- Art & Culture
Lodi, invitation to court
Scenes of court life in the majestic Castle of Sant'Angelo Lodigiano that dominates the plain with an unequaled past
It certainly cost Bernabò Visconti, a Lord of Milan during the 1300s, a pretty penny to transform a huge fortress into the majestic castle of Sant’Angelo Lodigiano, with its mullioned windows and a tower that dominates the plains: 100,000 gold florins, if legend is to be believed.
That was how it was back then – far be it from the great and good of the time to simply buy flowers for their beloved. The lady in question was Beatrice della Scala, the firstborn of the Lord of Verona, who had married 10 daughters off to the heirs of (almost) all the courts in Europe: from the king of Cyprus to the Duke of Kent, Francesco I Gonzaga and Leopold III, Duke of Austria. Imagine them all in the Throne Room of the castle, which is home to a wide range of collections (from the Morando Bolognini museum/home, with its antique furniture and a generously stocked armoury, to the Museum of Bread and the Museum of Agricultural History).

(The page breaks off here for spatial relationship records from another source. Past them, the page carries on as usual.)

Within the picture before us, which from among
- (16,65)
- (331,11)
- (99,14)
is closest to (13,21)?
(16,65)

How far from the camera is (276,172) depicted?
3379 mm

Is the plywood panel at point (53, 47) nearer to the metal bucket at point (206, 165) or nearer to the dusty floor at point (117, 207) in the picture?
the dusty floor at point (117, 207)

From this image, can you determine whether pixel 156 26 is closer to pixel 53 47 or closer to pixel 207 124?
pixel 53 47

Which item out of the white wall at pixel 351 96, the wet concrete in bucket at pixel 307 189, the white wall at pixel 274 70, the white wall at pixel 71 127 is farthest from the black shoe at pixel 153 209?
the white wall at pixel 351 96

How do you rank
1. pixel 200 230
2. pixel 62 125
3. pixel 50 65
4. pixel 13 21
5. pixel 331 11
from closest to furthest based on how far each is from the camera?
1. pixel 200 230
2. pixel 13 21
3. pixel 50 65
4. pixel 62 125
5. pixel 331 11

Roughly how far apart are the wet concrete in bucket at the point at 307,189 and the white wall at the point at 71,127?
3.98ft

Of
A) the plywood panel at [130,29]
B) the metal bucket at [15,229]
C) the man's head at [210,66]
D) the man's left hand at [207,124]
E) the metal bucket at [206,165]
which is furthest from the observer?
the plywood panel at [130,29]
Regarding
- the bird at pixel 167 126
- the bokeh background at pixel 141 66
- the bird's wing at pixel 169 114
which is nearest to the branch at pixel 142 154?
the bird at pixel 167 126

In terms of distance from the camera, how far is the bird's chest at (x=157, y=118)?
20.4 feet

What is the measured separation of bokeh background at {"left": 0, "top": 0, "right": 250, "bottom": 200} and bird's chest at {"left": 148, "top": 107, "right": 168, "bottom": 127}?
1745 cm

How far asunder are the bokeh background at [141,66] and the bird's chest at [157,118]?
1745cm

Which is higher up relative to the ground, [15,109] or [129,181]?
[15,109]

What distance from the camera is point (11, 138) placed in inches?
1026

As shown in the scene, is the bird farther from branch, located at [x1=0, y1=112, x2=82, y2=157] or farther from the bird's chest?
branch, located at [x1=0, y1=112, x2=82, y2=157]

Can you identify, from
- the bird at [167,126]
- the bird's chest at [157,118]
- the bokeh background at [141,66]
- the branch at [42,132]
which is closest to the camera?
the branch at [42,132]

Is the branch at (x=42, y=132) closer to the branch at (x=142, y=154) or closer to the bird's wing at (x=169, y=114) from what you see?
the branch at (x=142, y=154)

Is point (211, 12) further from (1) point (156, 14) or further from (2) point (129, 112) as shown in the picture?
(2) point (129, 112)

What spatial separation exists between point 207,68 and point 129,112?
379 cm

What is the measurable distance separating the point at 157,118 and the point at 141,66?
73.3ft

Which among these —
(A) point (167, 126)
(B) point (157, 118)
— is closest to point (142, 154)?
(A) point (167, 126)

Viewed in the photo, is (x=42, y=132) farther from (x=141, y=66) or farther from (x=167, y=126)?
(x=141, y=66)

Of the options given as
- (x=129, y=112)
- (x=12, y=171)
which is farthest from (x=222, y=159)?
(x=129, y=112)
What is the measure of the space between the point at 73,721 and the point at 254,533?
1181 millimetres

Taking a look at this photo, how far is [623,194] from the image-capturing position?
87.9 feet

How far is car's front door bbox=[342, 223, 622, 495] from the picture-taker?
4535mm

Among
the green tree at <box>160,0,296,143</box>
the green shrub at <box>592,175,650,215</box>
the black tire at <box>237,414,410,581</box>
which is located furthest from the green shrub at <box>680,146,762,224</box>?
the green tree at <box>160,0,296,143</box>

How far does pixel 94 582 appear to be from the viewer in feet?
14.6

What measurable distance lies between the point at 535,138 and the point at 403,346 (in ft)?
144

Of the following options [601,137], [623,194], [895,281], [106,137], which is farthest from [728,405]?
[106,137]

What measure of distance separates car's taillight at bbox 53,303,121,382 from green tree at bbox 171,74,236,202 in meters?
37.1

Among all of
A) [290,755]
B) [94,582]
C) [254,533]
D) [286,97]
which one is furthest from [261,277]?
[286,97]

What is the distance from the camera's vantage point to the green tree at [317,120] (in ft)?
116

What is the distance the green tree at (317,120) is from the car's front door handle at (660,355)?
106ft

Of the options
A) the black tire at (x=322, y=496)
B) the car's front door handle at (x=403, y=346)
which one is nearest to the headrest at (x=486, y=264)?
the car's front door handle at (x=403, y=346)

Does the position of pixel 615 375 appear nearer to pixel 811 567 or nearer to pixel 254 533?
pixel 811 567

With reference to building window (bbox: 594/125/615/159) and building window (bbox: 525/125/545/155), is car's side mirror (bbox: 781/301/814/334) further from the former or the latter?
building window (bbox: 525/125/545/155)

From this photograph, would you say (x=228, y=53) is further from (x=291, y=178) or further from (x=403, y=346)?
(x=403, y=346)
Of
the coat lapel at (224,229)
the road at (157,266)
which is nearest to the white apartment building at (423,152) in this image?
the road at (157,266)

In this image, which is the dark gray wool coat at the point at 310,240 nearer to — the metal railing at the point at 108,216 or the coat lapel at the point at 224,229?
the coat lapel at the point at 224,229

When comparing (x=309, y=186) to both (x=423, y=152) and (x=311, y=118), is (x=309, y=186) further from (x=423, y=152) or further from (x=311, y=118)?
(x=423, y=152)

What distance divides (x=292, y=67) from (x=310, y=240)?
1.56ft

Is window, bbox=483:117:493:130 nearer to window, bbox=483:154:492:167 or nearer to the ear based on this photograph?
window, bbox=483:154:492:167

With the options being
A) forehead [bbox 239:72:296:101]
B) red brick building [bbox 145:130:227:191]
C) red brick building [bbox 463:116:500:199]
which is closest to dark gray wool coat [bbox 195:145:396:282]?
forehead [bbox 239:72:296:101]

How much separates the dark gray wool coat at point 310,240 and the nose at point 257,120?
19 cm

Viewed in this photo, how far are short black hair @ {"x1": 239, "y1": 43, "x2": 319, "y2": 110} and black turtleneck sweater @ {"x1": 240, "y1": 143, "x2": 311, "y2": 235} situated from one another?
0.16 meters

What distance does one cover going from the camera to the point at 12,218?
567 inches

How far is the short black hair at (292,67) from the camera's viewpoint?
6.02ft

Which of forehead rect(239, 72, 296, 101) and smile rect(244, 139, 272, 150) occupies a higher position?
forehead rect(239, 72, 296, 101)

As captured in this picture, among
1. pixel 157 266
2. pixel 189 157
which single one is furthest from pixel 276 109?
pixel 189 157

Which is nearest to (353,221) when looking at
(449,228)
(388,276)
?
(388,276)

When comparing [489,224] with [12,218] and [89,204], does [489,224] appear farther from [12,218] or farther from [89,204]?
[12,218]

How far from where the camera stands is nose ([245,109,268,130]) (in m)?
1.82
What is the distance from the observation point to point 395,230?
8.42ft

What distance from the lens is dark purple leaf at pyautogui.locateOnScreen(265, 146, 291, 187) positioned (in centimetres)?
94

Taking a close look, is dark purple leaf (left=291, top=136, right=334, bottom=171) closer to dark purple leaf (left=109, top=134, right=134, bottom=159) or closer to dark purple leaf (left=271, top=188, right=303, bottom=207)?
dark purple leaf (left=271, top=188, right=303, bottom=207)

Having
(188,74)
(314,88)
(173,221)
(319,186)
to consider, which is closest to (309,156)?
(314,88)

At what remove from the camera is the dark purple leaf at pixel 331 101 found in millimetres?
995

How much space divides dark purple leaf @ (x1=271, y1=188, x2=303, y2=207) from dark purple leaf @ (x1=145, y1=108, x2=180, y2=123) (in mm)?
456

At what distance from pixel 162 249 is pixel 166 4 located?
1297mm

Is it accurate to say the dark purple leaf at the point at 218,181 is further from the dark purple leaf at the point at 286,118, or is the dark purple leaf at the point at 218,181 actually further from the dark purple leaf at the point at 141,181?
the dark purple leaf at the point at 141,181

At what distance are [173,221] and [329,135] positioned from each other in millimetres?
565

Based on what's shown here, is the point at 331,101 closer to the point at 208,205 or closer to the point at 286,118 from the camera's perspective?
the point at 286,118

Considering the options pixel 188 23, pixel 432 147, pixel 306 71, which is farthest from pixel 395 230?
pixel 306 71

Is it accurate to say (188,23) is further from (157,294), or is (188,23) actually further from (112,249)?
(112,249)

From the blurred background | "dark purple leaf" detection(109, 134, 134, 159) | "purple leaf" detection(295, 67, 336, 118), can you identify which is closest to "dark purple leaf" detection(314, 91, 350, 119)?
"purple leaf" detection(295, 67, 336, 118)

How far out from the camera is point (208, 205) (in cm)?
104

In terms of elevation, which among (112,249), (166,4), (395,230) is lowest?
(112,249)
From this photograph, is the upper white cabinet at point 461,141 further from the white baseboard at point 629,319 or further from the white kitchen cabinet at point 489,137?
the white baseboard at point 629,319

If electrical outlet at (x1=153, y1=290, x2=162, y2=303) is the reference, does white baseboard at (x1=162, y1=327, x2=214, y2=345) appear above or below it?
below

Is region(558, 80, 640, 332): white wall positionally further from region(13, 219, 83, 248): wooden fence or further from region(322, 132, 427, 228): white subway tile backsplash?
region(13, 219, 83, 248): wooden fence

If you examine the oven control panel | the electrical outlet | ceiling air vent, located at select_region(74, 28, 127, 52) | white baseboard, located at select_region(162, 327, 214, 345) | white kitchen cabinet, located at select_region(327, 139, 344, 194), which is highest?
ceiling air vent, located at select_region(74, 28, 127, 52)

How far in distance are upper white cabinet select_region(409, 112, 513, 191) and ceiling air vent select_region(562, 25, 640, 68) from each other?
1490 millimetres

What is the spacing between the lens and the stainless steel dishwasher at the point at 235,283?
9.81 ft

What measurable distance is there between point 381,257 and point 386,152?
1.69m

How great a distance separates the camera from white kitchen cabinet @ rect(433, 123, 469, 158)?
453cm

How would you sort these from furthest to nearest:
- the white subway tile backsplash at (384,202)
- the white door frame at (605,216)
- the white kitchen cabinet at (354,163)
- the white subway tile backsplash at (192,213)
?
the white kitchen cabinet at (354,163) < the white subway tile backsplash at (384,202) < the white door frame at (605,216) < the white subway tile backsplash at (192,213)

The scene that springs to mind cannot be all that different to that offered by the fresco in the chapter house in Florence’s Santa Maria Novella: the couple are sitting down, he with a white mantle and a falcon on his left arm, she wonderfully elegant, beaming with ethereal beauty, a puppy in her lap, biting her finger. They were the couple of the century.
A visit to the castle of Sant’Angelo Lodigiano to see them is well worth the effort.